- **What the exercise asks**
Extend the piece on the four commandments of estate planning, beginning right after its last sentence.

- **Text block**
■ ■ ■
The Four Commandments of Estate Planning


One of these days, I am going to go up a mountain somewhere and get the 10 commandments of estate planning. But, until then, I have at least four in my pocket.

I realized this as I was writing the latest Estate Planning Failures of the Rich and Famous. In the middle of one of the stories I mumbled that someone had broken Thou Shalt Update Your Estate and I saw that I had something there.

What’s on the list is not a big-shocker. That would be much like the 10 commandments we’re all familiar with. Not many people would be surprised by what’s on there, with the possible exception of “Honor Thy Father and Mother.” That is a good thing, no doubt, but a little bit of a head-scratcher that it made the Top 10.

Here they are: I. Thou shalt have a will. II. Thou shalt have a trust, (if you are fabulously wealthy and of great renown). III. Thou shalt update your plan. IV. Thou shalt have life insurance.
■ ■ ■
- **Supplied data**
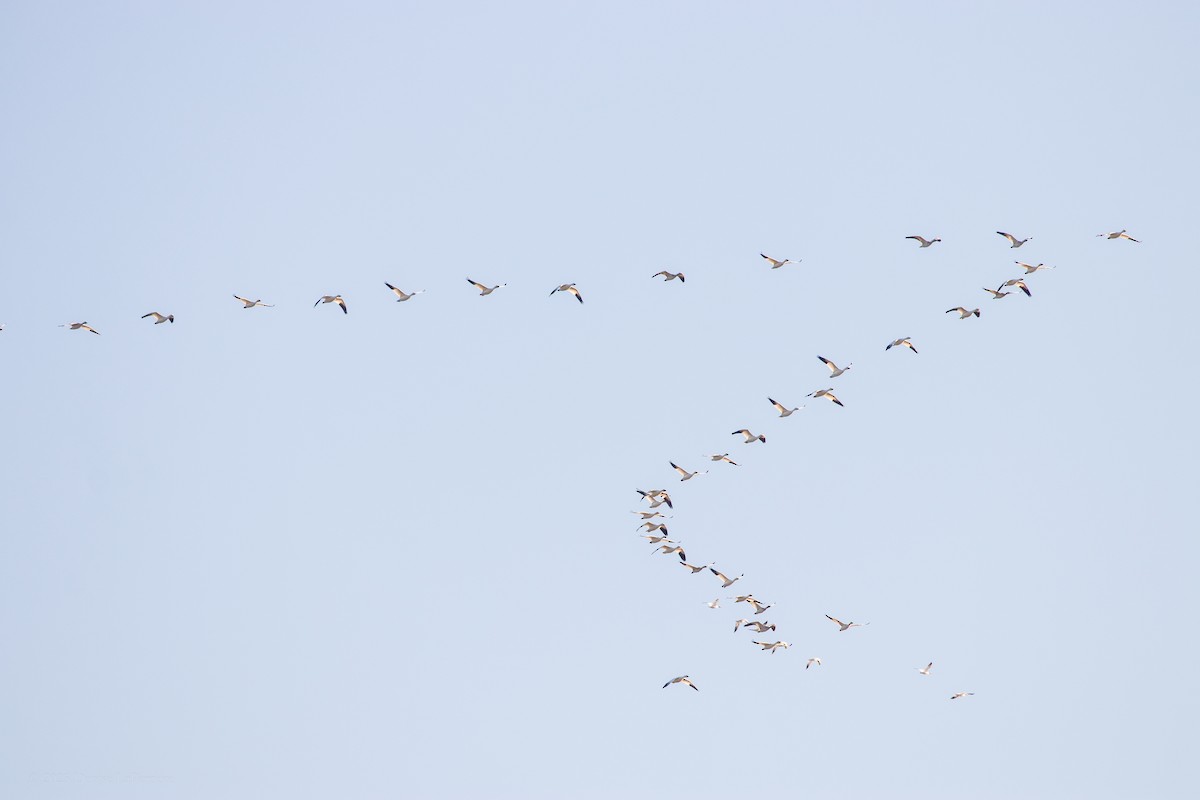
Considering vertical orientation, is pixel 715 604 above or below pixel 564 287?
below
■ ■ ■
- **Answer to this task**
People seem to get the first one – famous people, at least. It’s become unusual to find a high-profile person of means died without a will. In the 1950s and 1960s when “live fast, die young and leave a good-looking corpse” became every rebel’s favorite phrase, they probably thought, “I’ll live fast, you’ll die young and I’ll get plastic surgery later.” But die some did and left behind a pretty ugly mess.

If celebrities and their advisors caught on, not all of the public did. Not many surveys are available on how much of the public does estate-planning, but the few that less than half of Americans have any estate planning done. A survey done for EZLaw in 2011 showed that 44 percent of Americans had something in place, although 60 percent though it was important. Advisors would do well to look among their current clients, if they don’t already ask in fact-finding.

Thou Shalt have a Trust is also important for any estate of means and particularly complicated ones. I know estate-planning attorneys and advisors get a little dreamy when they start discussing trusts. They start talking fast about all the possibilities, strategies and exotic names. OK, Crummey is more goofy than exotic, but there’s one for everything. They truly pity the fool who dies without one.

Thou Shalt Update Your Planning – that’s another one that commonly pops up. Forgotten heirs, scribbled promises and estranged assets all come banging on the door after the deceased is dispatched. Here is another easy way for advisors to help their clients while uncovering sales opportunities.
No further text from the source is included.